There are likely other features in tumors that cause cancer stem cells to form, but the findings indicate that stiff, hypoxic conditions — and their effects on integrin-linked kinase — are two of the most prominent ones. This means the findings could be applicable for better understanding some types of cancer and for developing treatments for those characterized by solid tumors — including for more than just breast cancer.

"These findings may lead to the identification of a new therapeutic target to halt cancer progression and metastasis," said Ren Xu, an associate professor at the University of Kentucky's Markey Cancer Center who is familiar with the study but had no role in it.

"Given the crucial function of integrin-linked kinase in hypoxia and stiff-induced cancer progression, it is now critical to define the molecular mechanisms by which integrin-linked kinase expression is regulated under these conditions," Xu said.
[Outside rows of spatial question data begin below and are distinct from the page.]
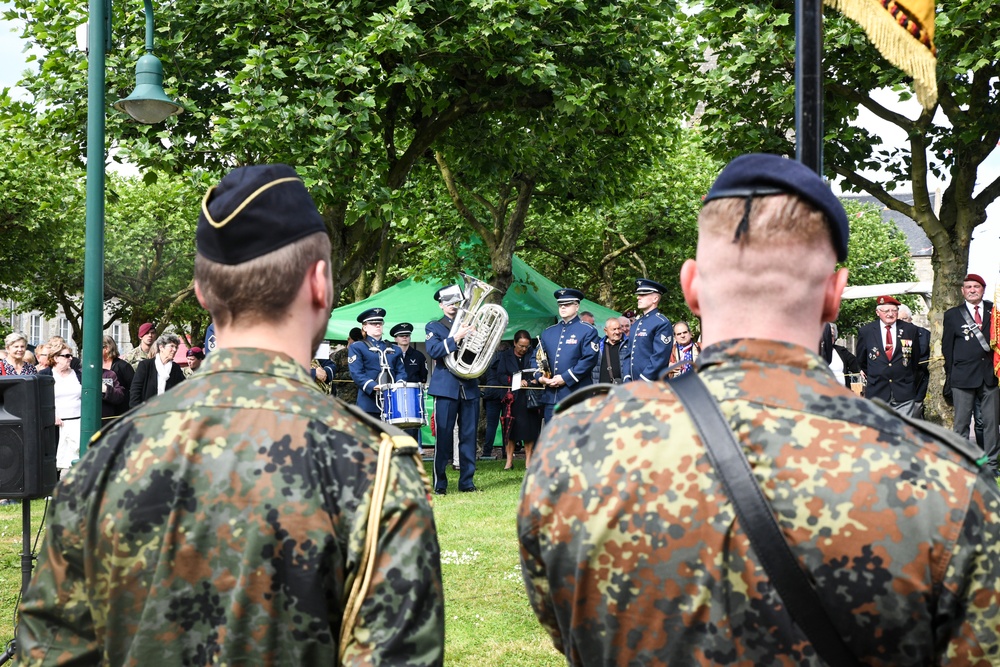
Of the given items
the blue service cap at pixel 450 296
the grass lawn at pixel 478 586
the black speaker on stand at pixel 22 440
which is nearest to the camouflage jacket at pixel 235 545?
the grass lawn at pixel 478 586

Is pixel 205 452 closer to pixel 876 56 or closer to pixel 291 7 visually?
pixel 291 7

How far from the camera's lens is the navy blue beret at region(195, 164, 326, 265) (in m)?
→ 1.99

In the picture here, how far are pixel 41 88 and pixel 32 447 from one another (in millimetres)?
8997

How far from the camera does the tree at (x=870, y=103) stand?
13.3m

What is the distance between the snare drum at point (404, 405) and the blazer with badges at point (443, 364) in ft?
3.37

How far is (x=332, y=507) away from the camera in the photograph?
1839 mm

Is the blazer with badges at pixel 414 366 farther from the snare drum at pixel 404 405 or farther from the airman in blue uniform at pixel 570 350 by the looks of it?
the snare drum at pixel 404 405

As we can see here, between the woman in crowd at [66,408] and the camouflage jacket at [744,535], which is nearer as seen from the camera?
the camouflage jacket at [744,535]

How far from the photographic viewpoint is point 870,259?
57594mm

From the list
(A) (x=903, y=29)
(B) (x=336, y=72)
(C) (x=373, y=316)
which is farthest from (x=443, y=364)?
(A) (x=903, y=29)

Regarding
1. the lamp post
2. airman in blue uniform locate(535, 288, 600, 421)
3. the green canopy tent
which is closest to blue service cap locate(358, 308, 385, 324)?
airman in blue uniform locate(535, 288, 600, 421)

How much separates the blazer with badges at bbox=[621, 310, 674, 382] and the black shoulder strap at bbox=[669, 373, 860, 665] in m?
10.2

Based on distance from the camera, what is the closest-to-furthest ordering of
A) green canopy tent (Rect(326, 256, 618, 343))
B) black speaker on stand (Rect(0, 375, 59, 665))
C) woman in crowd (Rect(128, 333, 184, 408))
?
black speaker on stand (Rect(0, 375, 59, 665)) < woman in crowd (Rect(128, 333, 184, 408)) < green canopy tent (Rect(326, 256, 618, 343))

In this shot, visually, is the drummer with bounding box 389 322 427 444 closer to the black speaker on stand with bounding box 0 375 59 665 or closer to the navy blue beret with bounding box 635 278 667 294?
the navy blue beret with bounding box 635 278 667 294
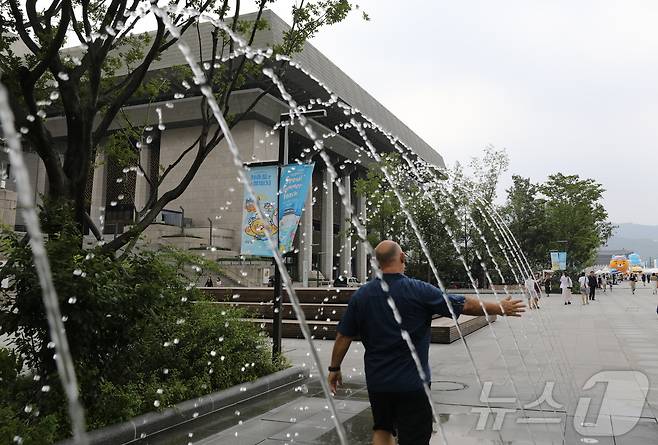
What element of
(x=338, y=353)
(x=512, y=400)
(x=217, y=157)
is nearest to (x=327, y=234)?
(x=217, y=157)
Nelson and her colleagues plan to investigate the specific molecular pathways that promote the formation of cancer stem cells in the presence of rigidity, hypoxia and integrin-linked kinase. Building on that knowledge, treatments could eventually be created that specifically kill cancer stem cells. Finding a way to change conditions in the tumor itself could provide another solution.

"If we can make the tumor softer or reduce hypoxia," Nelson said, "we could potentially have a way to treat breast cancer and maybe other cancers as well."

The paper, "Tissue stiffness and hypoxia modulate the integrin-linked kinase ILK to control breast cancer stem-like cells," was published Aug. 8 in Cancer Research.

This work was supported by grants from the National Institutes of Health (grant nos. GM083997, HL110335, HL118532, HL120142, CA187692); the National Science Foundation (grant no. CMMI-1435853); the NSF Graduate Research Fellowship program; the David and Lucile Packard Foundation; the Alfred P. Sloan Foundation; the Camille and Henry Dreyfus Foundation; and the Burroughs Wellcome Fund; postdoctoral fellowships from the Swedish Society for Medical Research and the New Jersey Commission on Cancer Research.